Visually, Nolan’s scope is breathtaking, oscillating between the gorgeous but terrifying open air of the RAF and the claustrophobic confines of a boat’s hull, with the threat of capsize and a watery grave constant.

What the filmmaker has done with Dunkirk – and has not done with any of his previous efforts, however brilliant or flawed – is create a spare, quick and simple film that is equally epic.

Verdict-4-5-Stars

Striking Gold

Dawson City: Frozen Time

by Hope Madden

If art imitates life, then can the discarded art of a period tell us an insightful story of a forgotten time and place? Documentarian Bill Morrison thinks so, or his latest, Dawson City: Frozen Time, suggests as much.

A pastor and part-time backhoe operator in Dawson – a small town in the Yukon – unearthed a trove of nitrate film reels from the silent era while digging up the land behind Diamond Tooth Gertie’s gambling hall in 1978.

Adding a minimum of spoken explanation or context, all of which is quarantined to the opening and closing of his film, Morrison pieces together footage from the find with sometimes startlingly gorgeous photos and other craftily placed film bits, as well as onscreen type, to weave his tale.

His film tells of Dawson’s fascinating history – the romantic, dangerous kind usually reserved for Wild West legends. (Maybe something worthy of the name Diamond Tooth Gertie?)

Dawson was the last stop for a film, a location so remote and far flung, distributors refused to pay the postage to have their movies returned. Theater managers disposed of most of it in the same way the townspeople disposed of everything at the time – down river during the thaw.

But one crafty bank manager – because it was in the bank that many reels were held – decided to use it as landfill beneath the town’s ice rink. The permafrost kept the reels from deteriorating entirely, and their water damage only adds to the odd and dreamy style Morrison uses to sketch out this history.

Immersed in Alex Somers’s often hypnotic score, the film is a meticulously crafted near-silent film itself – a work full of insight on history and art. Perhaps too meticulous. Feeling every minute of its 2-hour run time, Frozen Time is often so bogged down in minutia that the bigger, more fascinating picture can get lost.

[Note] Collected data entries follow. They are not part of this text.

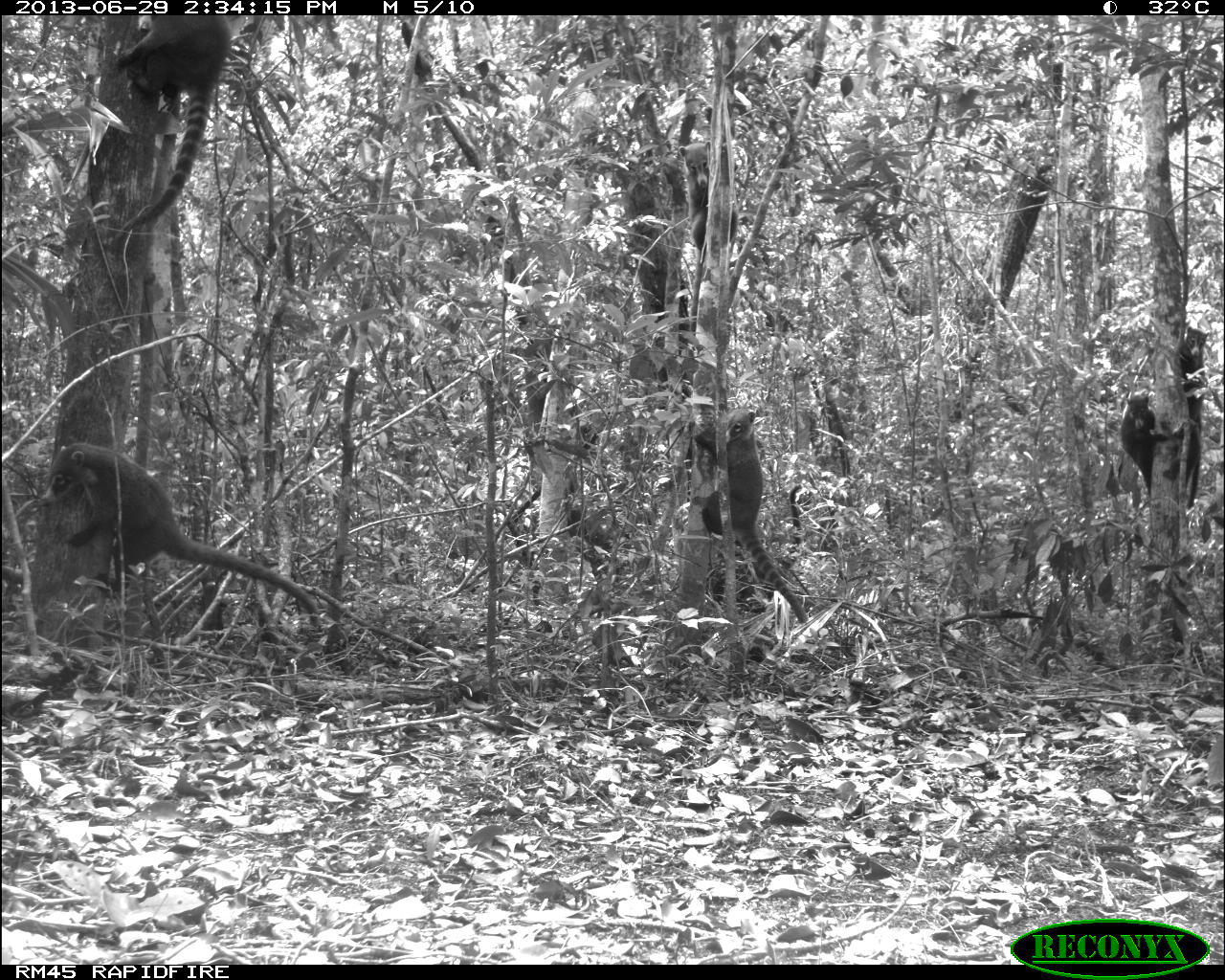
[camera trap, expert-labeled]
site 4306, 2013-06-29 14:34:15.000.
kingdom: Animalia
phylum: Chordata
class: Mammalia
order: Carnivora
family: Procyonidae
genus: Nasua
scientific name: Nasua narica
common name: white-nosed coati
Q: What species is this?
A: Nasua narica (white-nosed coati).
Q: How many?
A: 6.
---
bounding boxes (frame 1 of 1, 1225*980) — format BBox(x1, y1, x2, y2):
nasua narica: BBox(35, 440, 327, 631); BBox(114, 8, 235, 217); BBox(699, 406, 811, 623); BBox(675, 141, 738, 251); BBox(1177, 325, 1213, 517); BBox(1119, 392, 1163, 494)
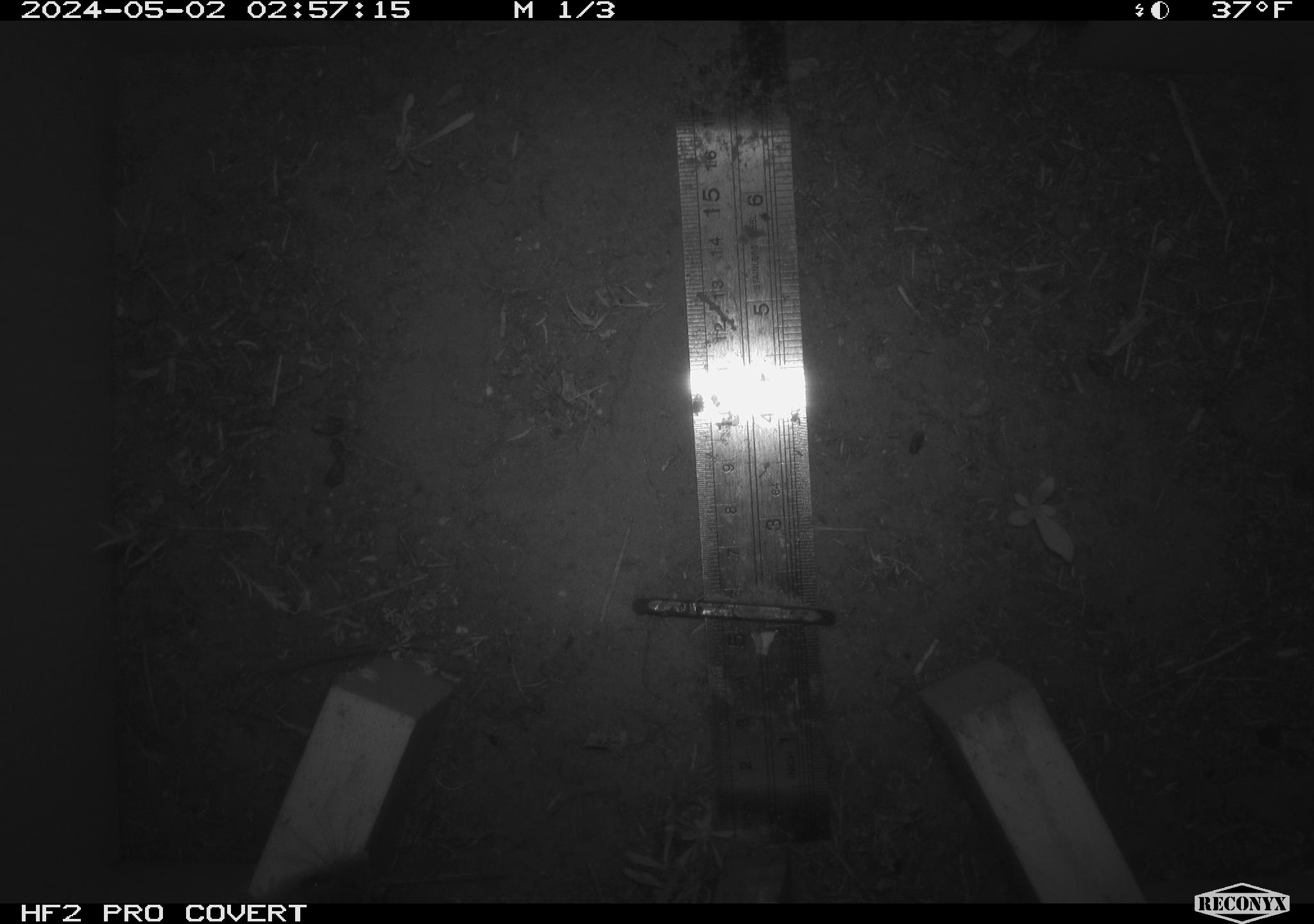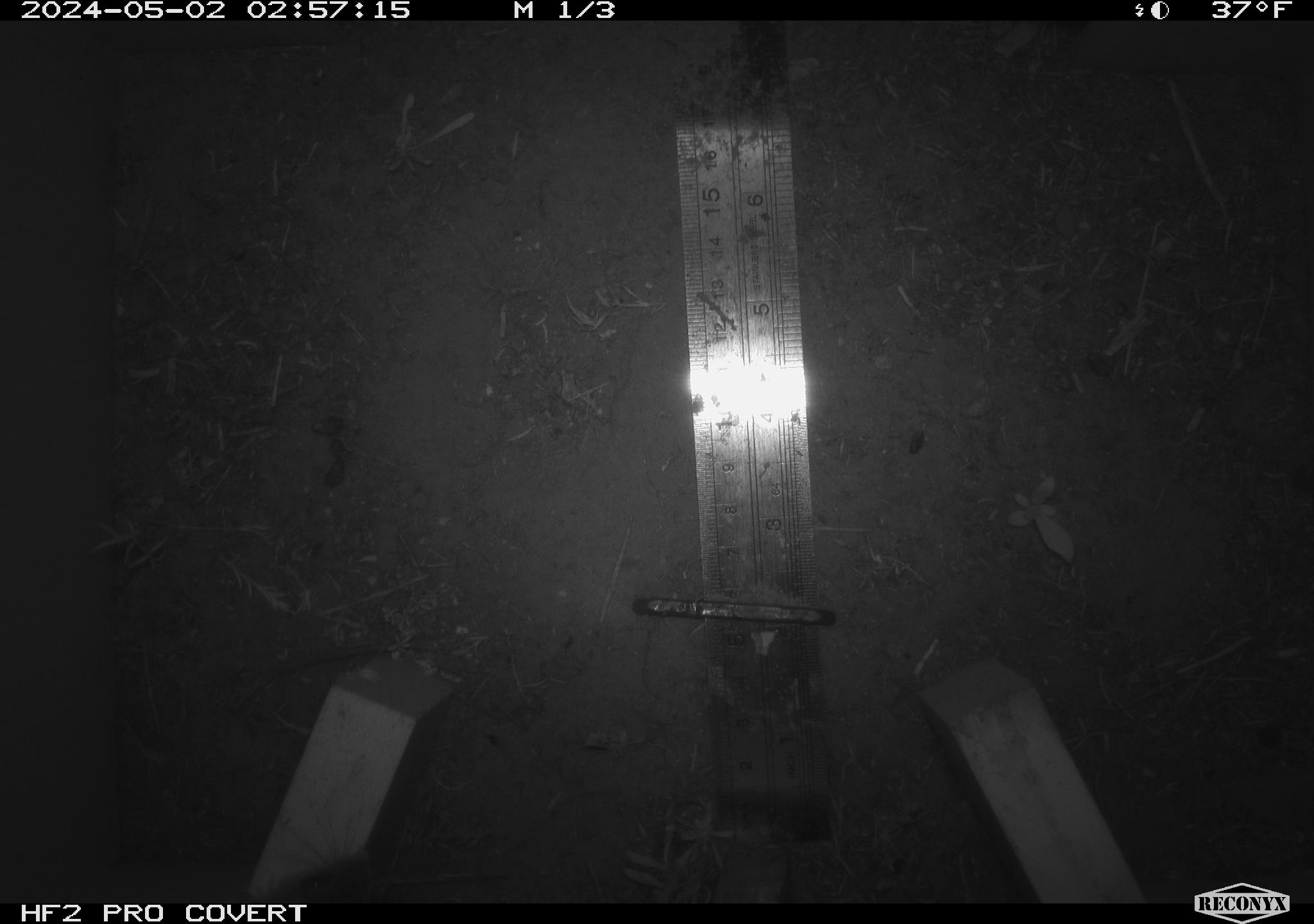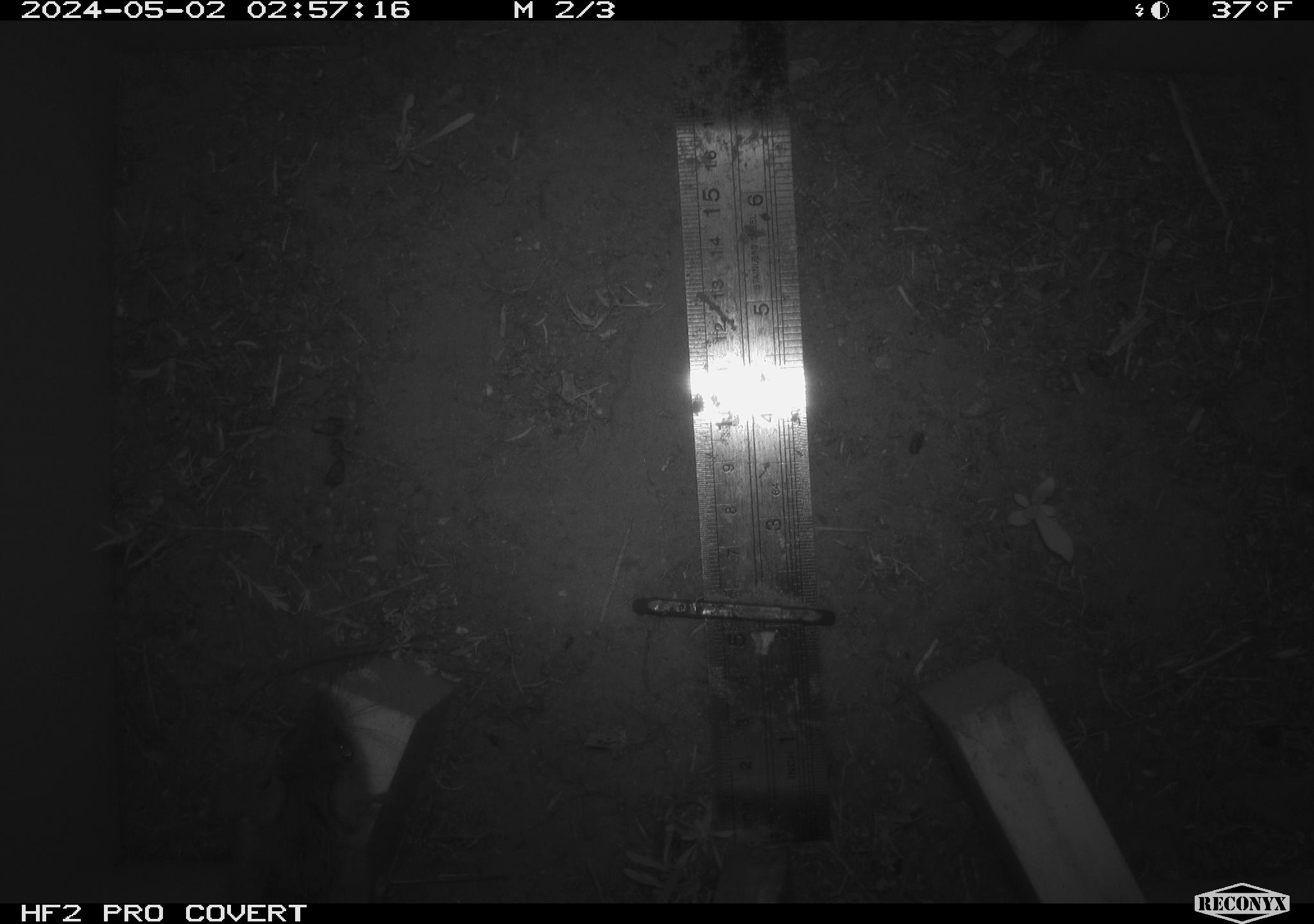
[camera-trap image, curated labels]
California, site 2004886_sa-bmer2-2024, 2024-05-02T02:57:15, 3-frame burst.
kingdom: Animalia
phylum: Chordata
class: Mammalia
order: Rodentia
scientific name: Rodentia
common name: mouse species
Mouse species (Rodentia).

Though his documentary does share insights into Dawson’s labor, expansion, culture, science and the displacement of native peoples, Morrison is interested in more than the progression of the town.

His doc is also about film as art, and the ways that art can be manipulated to tell a compelling story. The filmmaker, relying heavily though not exclusively on reels uncovered by Frank Barrett’s backhoe, edits together images from wildly varying movies having nothing to do with Dawson. He uses these to articulate, in clever and sometimes wryly funny fashion, the history unfolding.